Problem requirements —
State how many lines of the entries contain the string "nearer", counting case, and give only the number.

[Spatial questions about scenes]
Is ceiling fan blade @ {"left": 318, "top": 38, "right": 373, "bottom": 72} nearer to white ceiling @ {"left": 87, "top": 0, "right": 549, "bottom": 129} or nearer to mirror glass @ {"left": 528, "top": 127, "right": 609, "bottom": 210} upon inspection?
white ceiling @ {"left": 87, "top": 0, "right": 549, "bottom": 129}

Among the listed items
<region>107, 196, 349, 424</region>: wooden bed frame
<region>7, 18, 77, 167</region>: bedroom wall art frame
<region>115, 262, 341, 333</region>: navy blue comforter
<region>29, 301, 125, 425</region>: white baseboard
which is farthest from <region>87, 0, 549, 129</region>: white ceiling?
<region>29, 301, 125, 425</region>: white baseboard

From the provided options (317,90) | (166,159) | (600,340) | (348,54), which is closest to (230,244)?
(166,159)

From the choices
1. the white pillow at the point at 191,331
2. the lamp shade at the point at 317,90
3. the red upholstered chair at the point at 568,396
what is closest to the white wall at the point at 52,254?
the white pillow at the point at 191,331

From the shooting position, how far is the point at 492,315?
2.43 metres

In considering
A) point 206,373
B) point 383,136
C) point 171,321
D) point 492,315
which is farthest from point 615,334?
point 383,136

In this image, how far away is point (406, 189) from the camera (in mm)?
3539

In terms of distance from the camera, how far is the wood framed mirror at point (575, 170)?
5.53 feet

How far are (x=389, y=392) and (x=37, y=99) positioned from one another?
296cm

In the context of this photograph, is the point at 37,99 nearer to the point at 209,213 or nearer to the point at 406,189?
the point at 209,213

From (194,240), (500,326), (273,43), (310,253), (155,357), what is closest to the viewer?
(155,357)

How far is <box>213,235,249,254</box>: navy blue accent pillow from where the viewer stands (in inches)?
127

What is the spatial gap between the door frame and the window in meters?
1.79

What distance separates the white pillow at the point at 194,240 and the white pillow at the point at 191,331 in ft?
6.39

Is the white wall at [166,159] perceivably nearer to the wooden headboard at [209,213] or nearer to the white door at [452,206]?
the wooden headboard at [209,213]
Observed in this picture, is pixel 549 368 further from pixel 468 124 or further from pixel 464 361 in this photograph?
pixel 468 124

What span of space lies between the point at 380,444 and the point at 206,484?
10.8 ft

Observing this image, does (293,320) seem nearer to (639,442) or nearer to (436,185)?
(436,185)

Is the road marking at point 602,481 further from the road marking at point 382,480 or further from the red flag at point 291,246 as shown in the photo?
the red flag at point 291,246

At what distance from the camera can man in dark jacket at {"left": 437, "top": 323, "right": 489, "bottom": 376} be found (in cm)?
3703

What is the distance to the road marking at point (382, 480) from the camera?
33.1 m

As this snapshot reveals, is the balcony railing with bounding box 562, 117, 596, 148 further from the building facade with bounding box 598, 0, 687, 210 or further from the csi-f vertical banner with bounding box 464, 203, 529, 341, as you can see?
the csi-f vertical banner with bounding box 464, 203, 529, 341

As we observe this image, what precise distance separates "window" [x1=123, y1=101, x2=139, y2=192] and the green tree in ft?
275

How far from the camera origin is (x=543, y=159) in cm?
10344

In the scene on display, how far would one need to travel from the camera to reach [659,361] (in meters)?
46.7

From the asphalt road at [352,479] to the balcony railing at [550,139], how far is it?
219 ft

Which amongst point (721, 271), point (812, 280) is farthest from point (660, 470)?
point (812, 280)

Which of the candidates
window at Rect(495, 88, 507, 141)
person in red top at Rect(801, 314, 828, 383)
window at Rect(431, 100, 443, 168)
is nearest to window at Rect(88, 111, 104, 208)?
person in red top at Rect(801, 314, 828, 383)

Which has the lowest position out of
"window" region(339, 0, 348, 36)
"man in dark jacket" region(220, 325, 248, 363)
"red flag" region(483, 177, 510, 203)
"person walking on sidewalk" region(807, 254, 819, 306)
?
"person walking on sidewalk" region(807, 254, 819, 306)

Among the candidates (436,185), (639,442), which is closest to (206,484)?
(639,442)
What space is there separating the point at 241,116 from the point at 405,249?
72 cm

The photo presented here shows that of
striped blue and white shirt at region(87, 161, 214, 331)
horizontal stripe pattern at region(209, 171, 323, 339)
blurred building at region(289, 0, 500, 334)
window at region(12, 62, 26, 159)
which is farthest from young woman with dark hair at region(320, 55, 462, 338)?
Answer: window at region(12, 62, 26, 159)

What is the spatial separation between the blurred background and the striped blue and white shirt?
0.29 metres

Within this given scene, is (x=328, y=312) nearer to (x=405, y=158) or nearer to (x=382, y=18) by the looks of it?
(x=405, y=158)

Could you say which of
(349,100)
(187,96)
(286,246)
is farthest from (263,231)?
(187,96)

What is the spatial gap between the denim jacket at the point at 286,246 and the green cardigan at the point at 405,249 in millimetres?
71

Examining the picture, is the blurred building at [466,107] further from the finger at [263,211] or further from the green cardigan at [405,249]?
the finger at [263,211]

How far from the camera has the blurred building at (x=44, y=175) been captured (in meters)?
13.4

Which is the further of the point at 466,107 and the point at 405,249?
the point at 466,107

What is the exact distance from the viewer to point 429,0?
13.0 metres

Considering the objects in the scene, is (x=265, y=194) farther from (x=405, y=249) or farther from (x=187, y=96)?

Complete answer —
5